API Governance
API Governance
API Governance
o Improve your organization’s API quality: Identify conformance issues in governed APIs and take steps to
resolve them.
o Share and enforce governance best practices: Customize and publish governance rulesets to share and
enforce organization-specific best practices with your developers.
o Apply consistent rules from design time to deployment: Apply governance rulesets from design time to
deployment using centralized governance.
o Enforce governance within your DevOps organization: Automate API governance using CLI commands in
your CI/CD pipeline.
Governance Console:
In the API Governance console, add governance rulesets to governance profiles to apply the
governance rulesets to multiple APIs across your organization. The API Governance console
then provides you with an overview of conformance for all validated APIs. Monitor your APIs'
conformance and notify developers to help improve the conformance.
1. View a numeric and visual summary of API Governance: Governance profile, Governance status,
Conformance status, and Nonconformance by severity.
2. View, filter and search a summary list of governance profiles or governed APIs.
3. Export conformance reports in CSV format.
4. Add new profile
5. View the comprehensive governance report for an API.
6. Select from the more options menu to take relevant actions. You can export reports for
a selected profile or API, view, edit, or delete a profile, notify API owners, or open an API
in Exchange.
Exchange:
o Developers can view conformance status details for published API specifications,
discover rulesets, and publish custom rulesets.

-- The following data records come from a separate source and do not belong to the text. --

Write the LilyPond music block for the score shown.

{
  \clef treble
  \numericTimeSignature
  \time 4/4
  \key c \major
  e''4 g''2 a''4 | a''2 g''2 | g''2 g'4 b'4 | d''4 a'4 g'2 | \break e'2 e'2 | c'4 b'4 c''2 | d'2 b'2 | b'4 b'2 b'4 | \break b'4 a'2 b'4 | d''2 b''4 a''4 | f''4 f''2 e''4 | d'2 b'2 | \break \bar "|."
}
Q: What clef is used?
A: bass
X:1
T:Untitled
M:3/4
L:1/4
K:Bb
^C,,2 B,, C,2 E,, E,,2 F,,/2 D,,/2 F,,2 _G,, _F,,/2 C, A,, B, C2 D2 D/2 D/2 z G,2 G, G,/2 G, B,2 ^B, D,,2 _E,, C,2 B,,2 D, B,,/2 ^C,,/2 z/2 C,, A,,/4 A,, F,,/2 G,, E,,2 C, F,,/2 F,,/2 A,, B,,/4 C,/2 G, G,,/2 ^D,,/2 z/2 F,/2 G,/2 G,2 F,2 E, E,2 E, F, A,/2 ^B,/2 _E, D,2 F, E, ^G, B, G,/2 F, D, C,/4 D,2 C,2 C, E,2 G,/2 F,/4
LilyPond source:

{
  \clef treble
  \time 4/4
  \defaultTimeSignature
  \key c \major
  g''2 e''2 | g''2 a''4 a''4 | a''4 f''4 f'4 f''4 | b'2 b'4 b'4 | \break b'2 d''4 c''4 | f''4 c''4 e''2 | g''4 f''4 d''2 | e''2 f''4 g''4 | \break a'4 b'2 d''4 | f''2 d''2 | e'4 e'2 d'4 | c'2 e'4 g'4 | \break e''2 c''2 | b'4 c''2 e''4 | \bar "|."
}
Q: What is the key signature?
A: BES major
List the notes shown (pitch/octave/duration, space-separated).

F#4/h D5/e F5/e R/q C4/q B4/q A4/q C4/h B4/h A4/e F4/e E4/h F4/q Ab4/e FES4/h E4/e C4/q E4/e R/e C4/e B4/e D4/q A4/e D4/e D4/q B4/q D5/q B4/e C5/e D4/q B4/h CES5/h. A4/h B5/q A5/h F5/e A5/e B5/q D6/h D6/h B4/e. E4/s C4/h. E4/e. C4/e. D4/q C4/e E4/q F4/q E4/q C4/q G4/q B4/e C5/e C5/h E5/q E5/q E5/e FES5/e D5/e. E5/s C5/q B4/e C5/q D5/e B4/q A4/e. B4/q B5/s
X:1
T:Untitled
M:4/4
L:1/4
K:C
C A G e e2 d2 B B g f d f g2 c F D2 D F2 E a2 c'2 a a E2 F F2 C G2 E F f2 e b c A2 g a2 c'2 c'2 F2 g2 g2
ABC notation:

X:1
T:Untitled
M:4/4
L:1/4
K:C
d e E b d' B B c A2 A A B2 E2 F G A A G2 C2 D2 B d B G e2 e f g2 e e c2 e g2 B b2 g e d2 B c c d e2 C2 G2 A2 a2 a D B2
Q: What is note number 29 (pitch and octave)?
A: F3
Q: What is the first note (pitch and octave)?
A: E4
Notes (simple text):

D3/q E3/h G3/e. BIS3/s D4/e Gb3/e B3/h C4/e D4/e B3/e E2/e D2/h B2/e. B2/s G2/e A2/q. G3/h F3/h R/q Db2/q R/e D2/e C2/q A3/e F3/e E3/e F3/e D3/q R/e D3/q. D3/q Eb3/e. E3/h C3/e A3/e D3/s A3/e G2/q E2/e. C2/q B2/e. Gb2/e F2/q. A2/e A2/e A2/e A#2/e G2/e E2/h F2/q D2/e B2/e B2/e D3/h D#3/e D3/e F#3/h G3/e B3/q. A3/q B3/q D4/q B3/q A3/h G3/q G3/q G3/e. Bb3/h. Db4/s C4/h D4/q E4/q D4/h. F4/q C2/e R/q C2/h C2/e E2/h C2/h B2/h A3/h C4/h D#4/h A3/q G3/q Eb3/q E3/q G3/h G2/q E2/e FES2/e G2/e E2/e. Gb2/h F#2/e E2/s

o Implementors can view rulesets to determine how to fix API instance conformance
issues.
Design Center:
o Developers or architects can check API specification conformance in the API design phase by
applying governance rulesets directly to API specifications as dependencies.
o Use the Project Errors section for information about where the issue is in the specification and
how to fix it.
Governance profiles
A governance profile applies selected governance rulesets to a filtered group of APIs.
API Governance then validates the APIs against the rulesets to determine governance
conformance.
Governance rulesets
Governance rulesets are collections of rules, or guidelines, that can be applied over the
metadata extracted from APIs in Any point Platform. Some examples of governance
rulesets are internal and external best practice guidelines, such as naming conventions,
and industry-specific government standards, such as making sure your APIs that have
sensitive data are encrypted (HTTPS).
MuleSoft provides several rulesets in Exchange, such as Anypoint API Best Practices,
OpenAPI Best Practices, OWASP API Security Top 10, and Authentication Security Best
Practices governance rulesets. You can discover rulesets published in Exchange by
filtering the search in Exchange by the Rulesets type. See Search for Assets.
Governed APIs
APIs are governed if they are identified by the selection criteria of at least one of the governance profiles.
If an API is governed, all versions of that API are considered one governed API. Subscription limits are set
based on your organization’s purchased capacity and the UI gives information about usage and alerts
when you are nearing or exceeding your subscription capacity.
governance status
Governance status in the API Governance console shows the number of governed APIs, total number of
APIs of supported API types, and subscription limit information.
API conformance
API conformance indicates whether a validated API specification passes all of the required rules in one or
more governance rulesets. If an API specification is included in multiple governance profiles, it must pass
all of the rulesets in all of those profiles to be conformant.
API conformance applies only to API types supported by API Governance, such as REST API
and AsyncAPI.
nonconformance severity
Nonconformance severity is categorized by percentage of passed rulesets among all required rulesets.
project errors
Project errors are shown in the Design Center API Designer text editor page. The Project Errors section of
the page shows functional issues and nonconformance messages found in the API specification that is
open in the text editor.
API
The entire API, including all its aspects. In Anypoint Platform, aspects of an API might also be called just
API in context with the product that is managing them. For example, in Exchange, API might refer to the
API specification, documentation, and catalog. In API Designer, API might refer to the API specification. In
API Catalog, API might refer to the API instance, policies, and contracts.
API aspects
Parts of an API. Examples of API aspects include specifications, instances, catalog information, and
documentation.
API specification
Details the functional and expected behavior of an API, as well as the fundamental design philosophy and
supported data types. It contains both documentation and API definitions to create a contract that people
and software can read.
API implementation
A realization of the API specification to make the API functional.
API instance
An instantiation of the API implementation. An API can have multiple instances across different
environments and gateways, which can be used by clients to make API calls. Instances that are configured
but not deployed are also captured as part of this aspect.
An instance can be either a proxy of an API that serves the upstream or an application endpoint.
API documentation
Helps consumers understand and use the API, with content such as examples, use cases, and tutorials.